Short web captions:
⁂
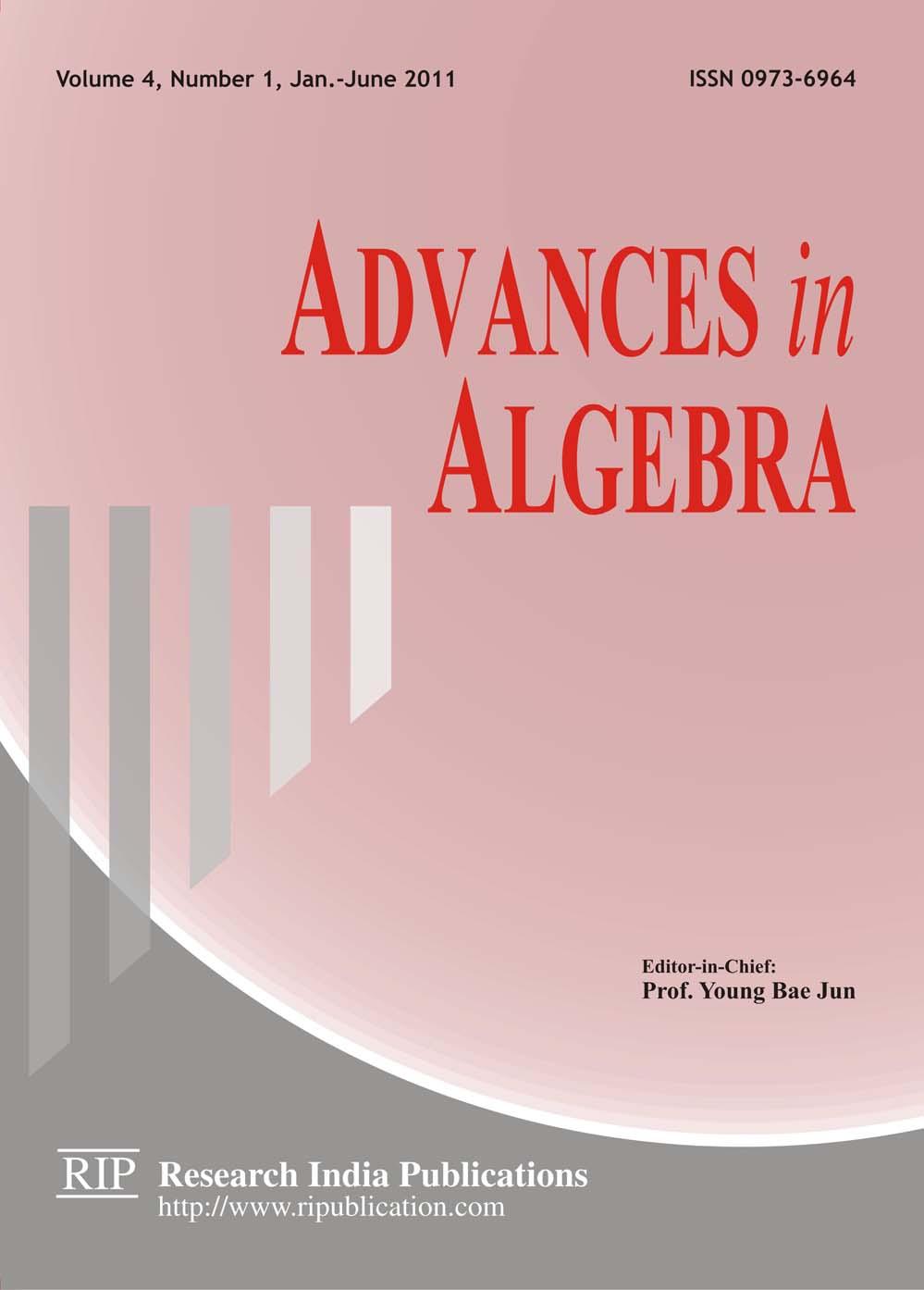 AA : Advances in Algebra, International Mathematics Journals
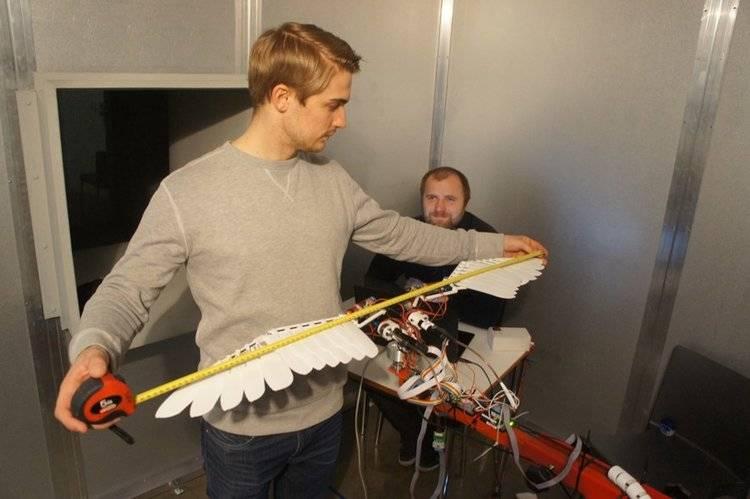Crean dron que puede volar como un ave
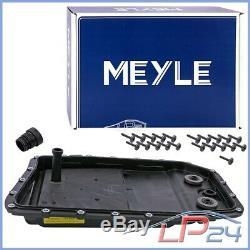 1x Meyle Kit De Vidange Huile De Boîte Automatique Jaguar S-type Xf Xj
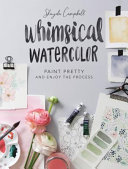 Whimsical Watercolor Book PDF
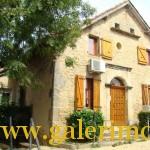 tarn et garonne featured maison for sale Dans hameau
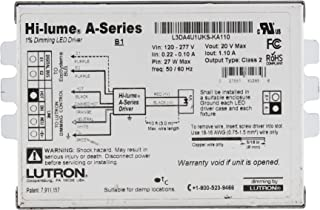 Lutron L3DA4U1UKS-KA110 Hi-Lume 1% Dimmable LED Driver, 27-Watt, 20Vdc, 120/277V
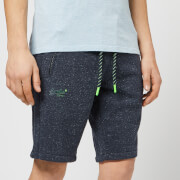 Superdry Men's Jersey Shorts - Navy Grit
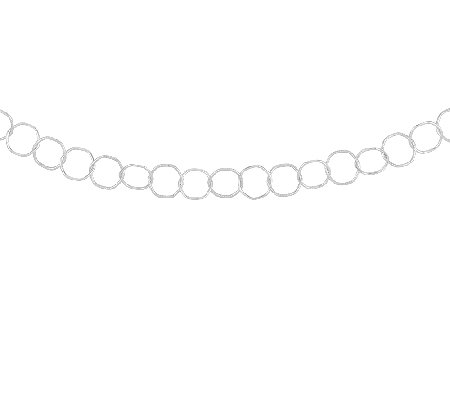 "Sterling 24"" Polished & Textured Oval Link Toggle Necklace"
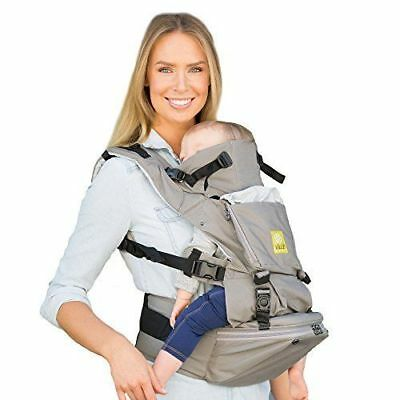 LILLEbaby Seatme Hip Seat Baby Carrier - Grey Cotton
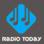 Today Radio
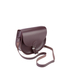 The Cambridge Satchel Company Women's The Tassle Cross Body Bag - Damson: Image 3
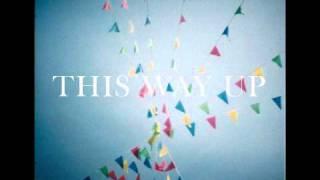 Childish Gambino  - Twistclip Loop - Hudson Mohawke (This Way Up Verse)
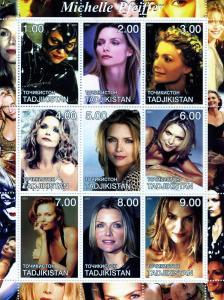 Tadjikistan 2001 Michelle Pfeiffer American Actress Sheet (9) Perforated mnh.vf
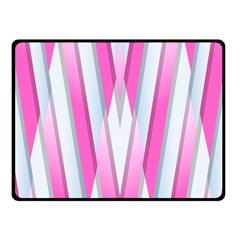 Geometric 3d Design Pattern Pink Fleece Blanket (small)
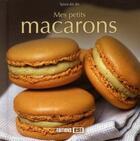 Couverture du livre « Mes petits macarons » de Sylvie Ait-Ali aux éditions Editions Esi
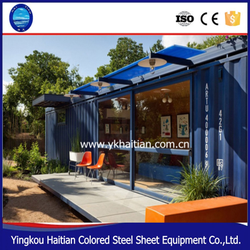 2016 pop hot sale Waterproof tiny steel prefab house, Low Cost living 20ft prefabricated container house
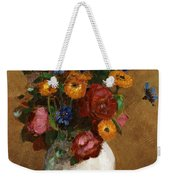 Bouquet Of Flowers In A White Vase Weekender Tote Bag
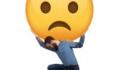 Dan Simpson: Worried Face Emoji (Dan Simpson / PBH's Free Fringe)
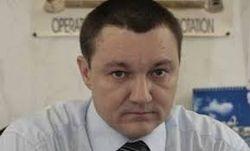 Боевиков под Ростовом переучивают для боев на территории Украины – Тымчук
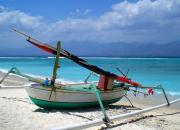 Аренда катера на Бали для прогулки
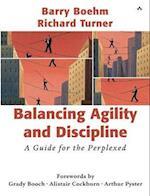 Balancing Agility and Discipline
⁂
* _About this task_
The data is to be printed again exactly, but without its pictures.

* _Exercise output_
 AA : Advances in Algebra, International Mathematics Journals
Crean dron que puede volar como un ave
 1x Meyle Kit De Vidange Huile De Boîte Automatique Jaguar S-type Xf Xj
 Whimsical Watercolor Book PDF
 tarn et garonne featured maison for sale Dans hameau
 Lutron L3DA4U1UKS-KA110 Hi-Lume 1% Dimmable LED Driver, 27-Watt, 20Vdc, 120/277V
 Superdry Men's Jersey Shorts - Navy Grit
 "Sterling 24"" Polished & Textured Oval Link Toggle Necklace"
 LILLEbaby Seatme Hip Seat Baby Carrier - Grey Cotton
 Today Radio
 The Cambridge Satchel Company Women's The Tassle Cross Body Bag - Damson: Image 3
 Childish Gambino  - Twistclip Loop - Hudson Mohawke (This Way Up Verse)
 Tadjikistan 2001 Michelle Pfeiffer American Actress Sheet (9) Perforated mnh.vf
 Geometric 3d Design Pattern Pink Fleece Blanket (small)
 Couverture du livre « Mes petits macarons » de Sylvie Ait-Ali aux éditions Editions Esi
 2016 pop hot sale Waterproof tiny steel prefab house, Low Cost living 20ft prefabricated container house
 Bouquet Of Flowers In A White Vase Weekender Tote Bag
 Dan Simpson: Worried Face Emoji (Dan Simpson / PBH's Free Fringe)
 Боевиков под Ростовом переучивают для боев на территории Украины – Тымчук
 Аренда катера на Бали для прогулки
 Balancing Agility and Discipline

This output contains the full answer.